Source extract →

········

# calculate shelf beam size based on load?



## yocalif (Nov 11, 2010)

click on image for larger view

I was already to go out and buy materials, to construct garage shelving, but I realized I forgot to design in storage for lumber (2x4s, board stock). I didn't want to put lumber on top, so I needed to go under. So the only easy way I came up with to do this, was create an 10' open space, which requires a beam to support the weight of the shelves above. This would require some kind of beam. The wood would lay on a cart and roll in or out from under the shelving like a drawer.

10ft span,
Approx total weight max 1500lbs.
The back side of the shelving will be supported by wall studs, so the beam only needs to support half the weight or 750lbs.

Can a 4x4 typical HD pine lumber, with 10' span support the estimated weight? If not will a 2x4 pinned to the 4x4 thus giving 4x6x10' provide the necessary span support?

········

Provided data →
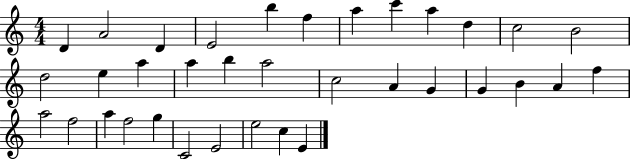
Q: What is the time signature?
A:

········

What the task asks →
According to the shelf beam post, how much weight does the beam itself need to support? The listing has no role in this exercise.

Written response →
The beam needs to support 750 lbs, half of the roughly 1500 lbs maximum, because wall studs support the back side of the shelving.